Monday 1 October 2007

/What was that, | a/gain?

Several correspondents have commented on the sound clip (blog, Friday 28 September).

Lance Eccles writes

I'm a native English speaker (Australian), but I heard almost the same as what your Japanese correspondent heard.
I thought maybe the speaker was using one of those dialects in which "t" before a noun = "the". So I heard: "Do you get the dogs?", which admittedly didn't make much sense.
I certainly heard the verb as "get", but after reading what it really was, I could heard "object".

I think I ought to point out that in the north-of-England traditional-dialect where the is pronounced /t/, this plosive always (I think) has its release masked by a following plosive, and is often glottal anyhow. As far as I know, there is no north-of-England dialect in which the article is //.

Petr Rösel writes

When I listen to it I can easily switch from one version to the other. In my opinion and for my ears the ambiguity arises mainly from the affricate in object. The voiced fricative is fairly 'thin-lipped', in other words, it lacks a certain degree of fullness in sound.

And lastly this month’s Local-Kelly award for detailed auditory phonetic analysis goes to David Marjanovic for this comment:

I have had an interesting experience with this sound clip. The first time I listened to it, I wanted to hear "do you object to dogs", and that's what I did (barely). The next few times, I wanted to hear "do you get to dogs", and indeed I heard precisely that! Then I listened perhaps 10 times more, trying to (and succeeding in) hearing the correct version, and then I wasn't able to ignore the [ʒ] anymore even when I wanted to hear [g]. Still, the whole [d͡ʒ] is articulated farther back than I would have expected, making it shorter and thus more plosive-like.

On another note, I can't find a [j] in the clip (even though this didn't derail your Japanese correspondent), and I note with great (if parochial) delight that the [g] is partially and the supposed [z] entirely voiceless.

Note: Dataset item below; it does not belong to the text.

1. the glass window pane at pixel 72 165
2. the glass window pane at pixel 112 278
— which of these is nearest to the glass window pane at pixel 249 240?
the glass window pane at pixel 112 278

In sum, I hear something like [dʉu̯b̚ˌd͡ʒɛ̝k̚təˈdɒɔ̯g͡g̊ˁs] (or maybe rather [-z̥]), but the first syllable is really at the limit of the (untrained) time resolution of my ears.


Lance Eccles

(Correspondents get their picture here if I can find one on the web, or if you send me one. Sorry, nothing to hand for the other two correspondents quoted.)


John Local

   
Friday 28 September 2007

/What was that?

Listen to this sound clip from the CD-ROM that accompanies my book English Intonation.

What do you hear the speaker say?

Since the publication of the book, several readers have kindly written to draw my attention to various misprints and so on in the text or errors on the CD. I am grateful to them.

Sometimes, though, the supposed error is not an error at all. In the sound clip (p. 109 in the book) Michael Ashby is actually saying

Do you object to dogs?

and that is what I hear if I listen.

But a Japanese correspondent heard

Do you get to dogs?

and listed this for me as an error on the CD.

You can see why the misapprehension might arise. The first three syllables of Do you object are spoken very fast. I can still hear (or think I hear) the segments [dəjuəbˈdʒek-]. But I can see how a Japanese listener might miss the second [ə] and the non-audibly released [b], then mishear [] as [g]. The usual contextual elision of the final [t] of object and the equally usual non-audible release of [k] accounts for the rest of the mishearing.

The moral I draw is that EFL leaners do need to know about contextual effects such as weakening, elision, assimilation, and plosive releases. Otherwise they are in danger of failing to understand ordinary spoken English.

And this wasn’t even sloppy colloquial speech with accompanying extraneous noise. It was scripted and then read aloud in soundproof studio conditions.

From [dəjuəbˈdʒektəˈdɒgz] (the whole thing lasting less than a second) you have to be able to recover Do you object to dogs?.